**The data**
◇ ◇ ◇

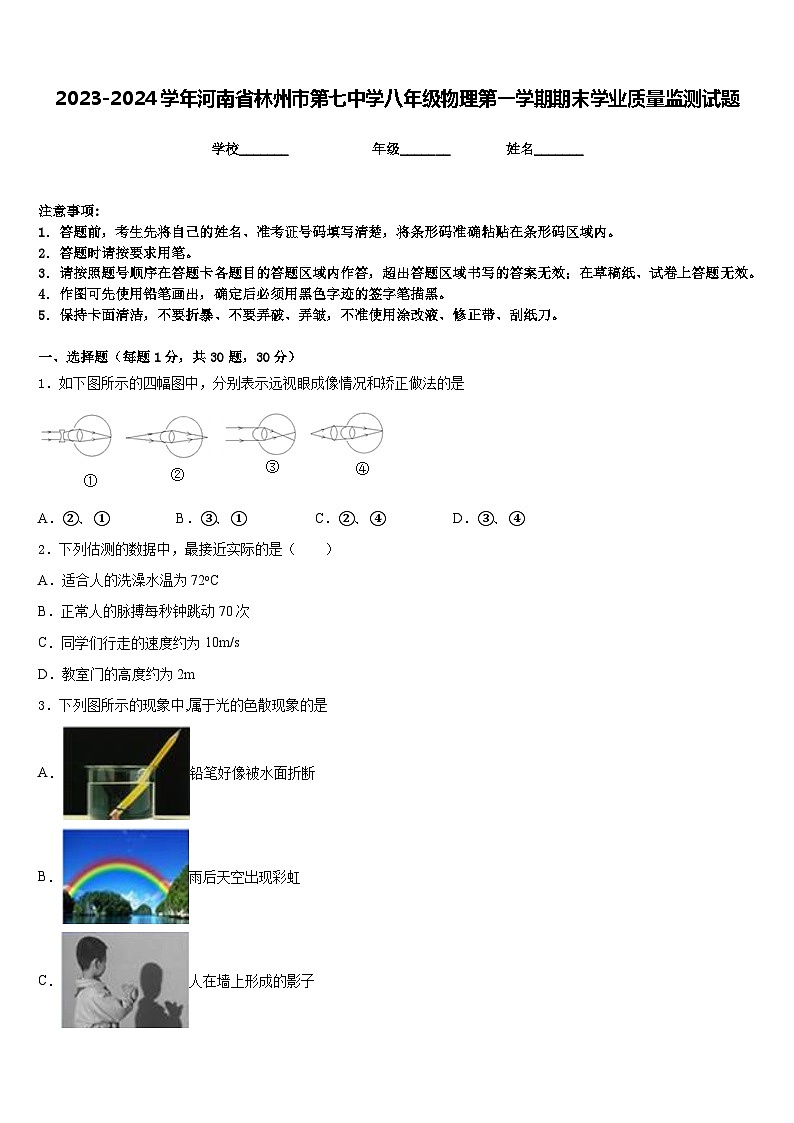 2023-2024学年河南省林州市第七中学八年级物理第一学期期末学业质量监测试题含答案第1页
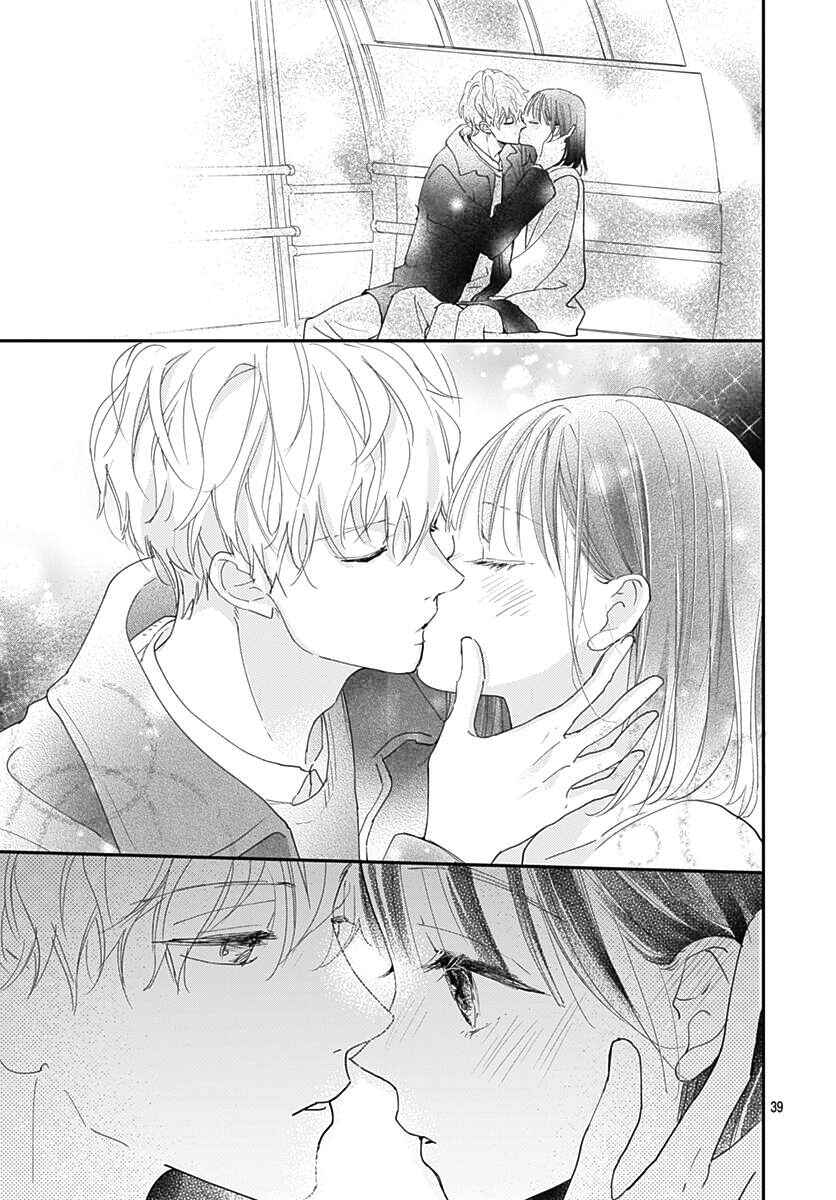 Page 40 Chapter 8 Haru to Arashi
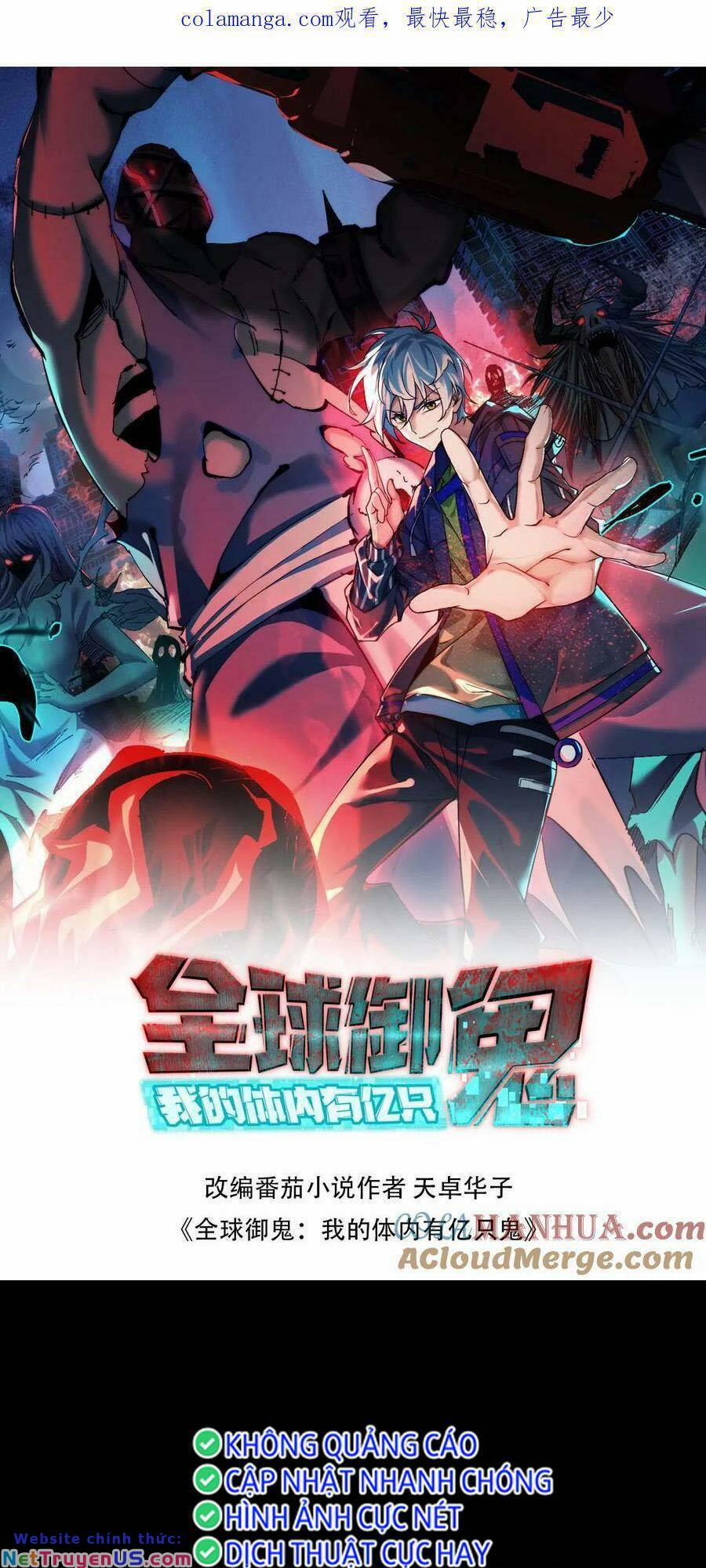 Toàn Cầu Ngự Quỷ: Trong Cơ Thể Ta Có Hàng Trăm Triệu Con Quỷ 145 trang 0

◇ ◇ ◇

**The task**
Only the lines between the one containing "Page 40 Chapter 8 Haru to Arashi" and the last line of the listing above, both included, should be written out, exactly and without pictures.

**Output**
 Page 40 Chapter 8 Haru to Arashi
 Toàn Cầu Ngự Quỷ: Trong Cơ Thể Ta Có Hàng Trăm Triệu Con Quỷ 145 trang 0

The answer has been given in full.